Where a picture appears, leave it out, and print the rest of the records as they are.

————

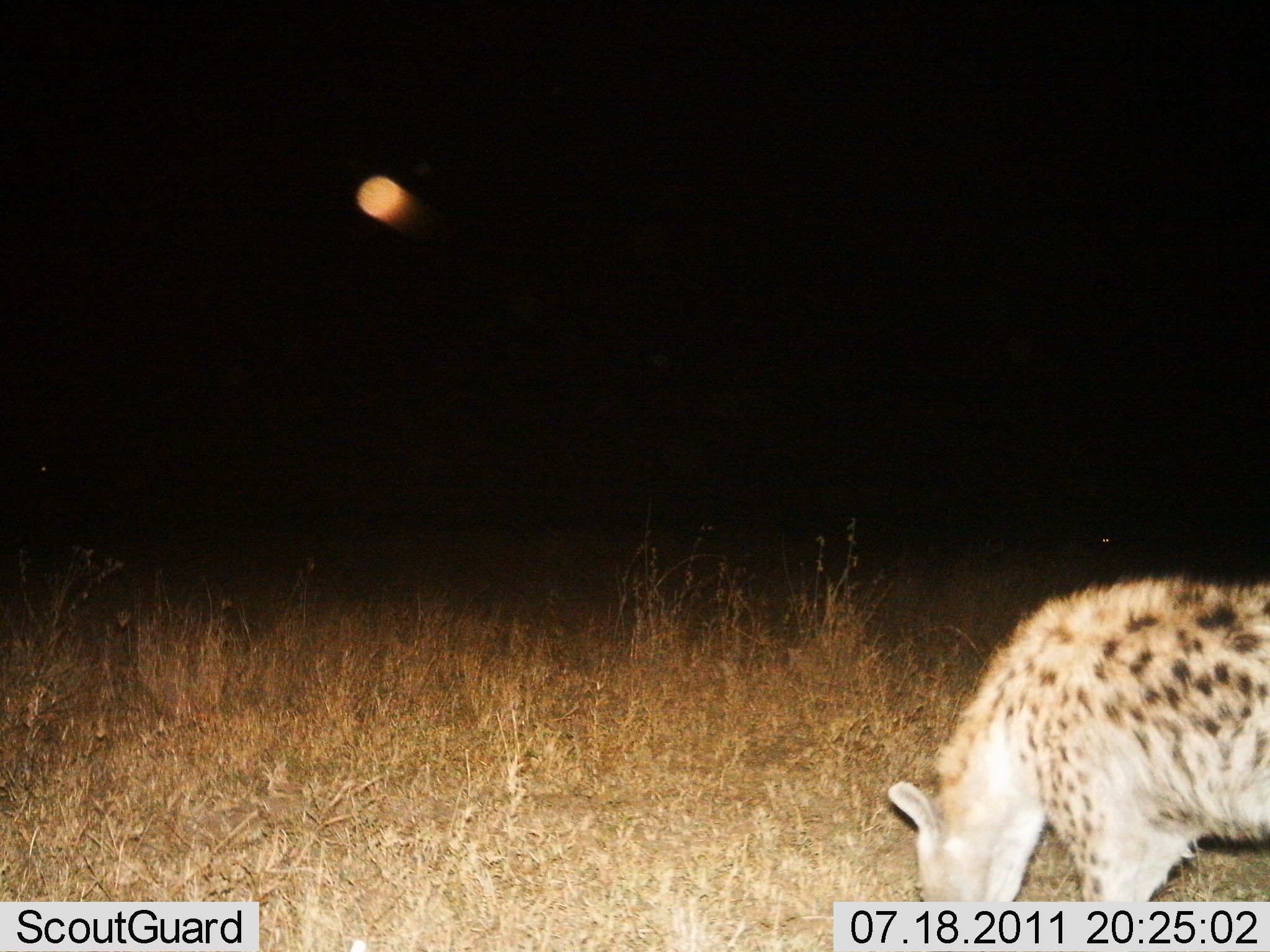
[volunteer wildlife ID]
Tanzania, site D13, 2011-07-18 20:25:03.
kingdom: Animalia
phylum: Chordata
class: Mammalia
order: Carnivora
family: Hyaenidae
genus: Crocuta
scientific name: Crocuta crocuta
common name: spotted hyena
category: hyenaspotted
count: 1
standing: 42%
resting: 8%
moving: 42%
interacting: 0%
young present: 0%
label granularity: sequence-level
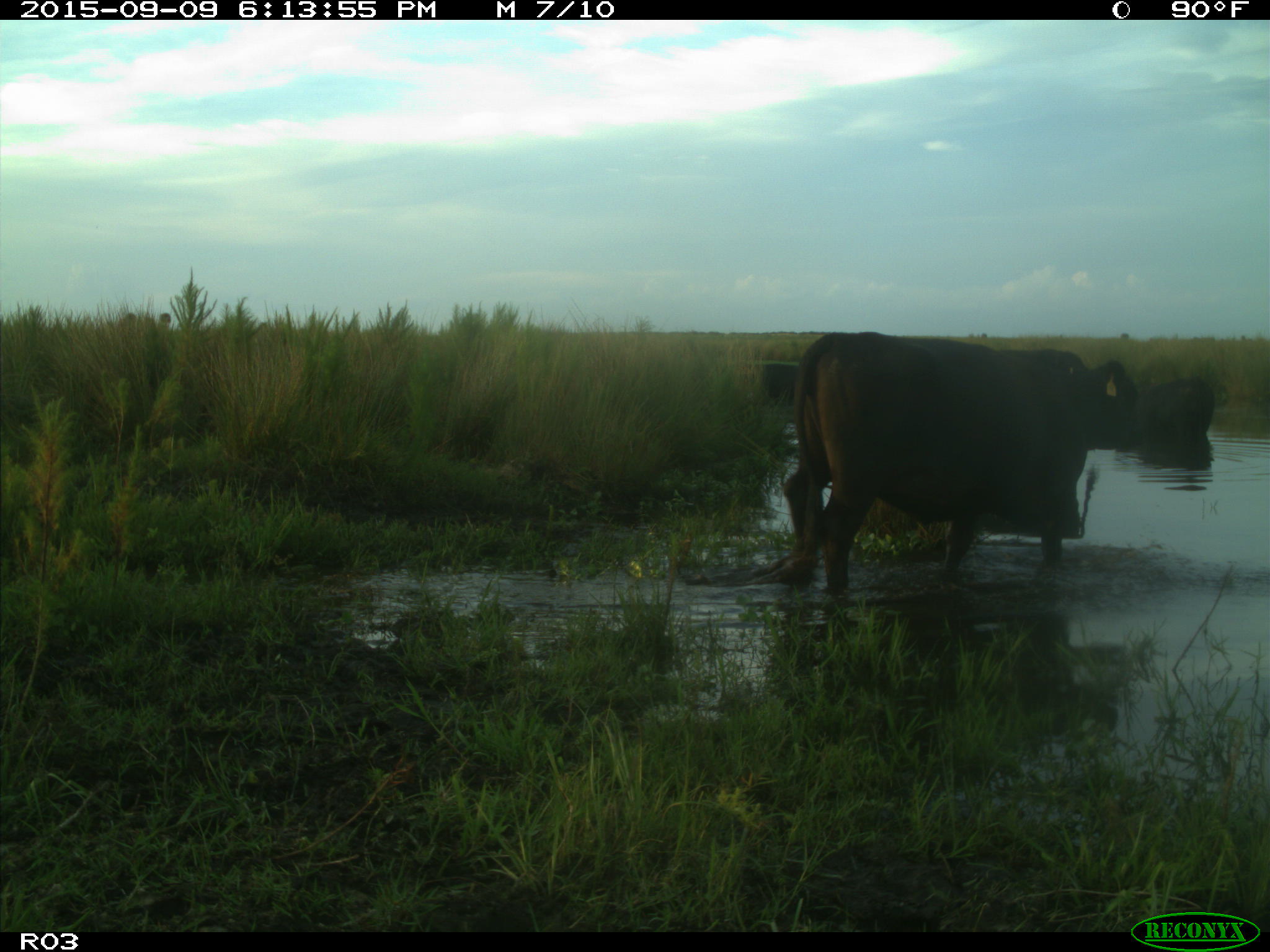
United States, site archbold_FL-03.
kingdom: Animalia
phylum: Chordata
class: Mammalia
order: Artiodactyla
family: Bovidae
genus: Bos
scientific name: Bos taurus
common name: domestic cow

————

**Result for this exercise**
[volunteer wildlife ID]
Tanzania, site D13, 2011-07-18 20:25:03.
kingdom: Animalia
phylum: Chordata
class: Mammalia
order: Carnivora
family: Hyaenidae
genus: Crocuta
scientific name: Crocuta crocuta
common name: spotted hyena
category: hyenaspotted
count: 1
standing: 42%
resting: 8%
moving: 42%
interacting: 0%
young present: 0%
label granularity: sequence-level
United States, site archbold_FL-03.
kingdom: Animalia
phylum: Chordata
class: Mammalia
order: Artiodactyla
family: Bovidae
genus: Bos
scientific name: Bos taurus
common name: domestic cow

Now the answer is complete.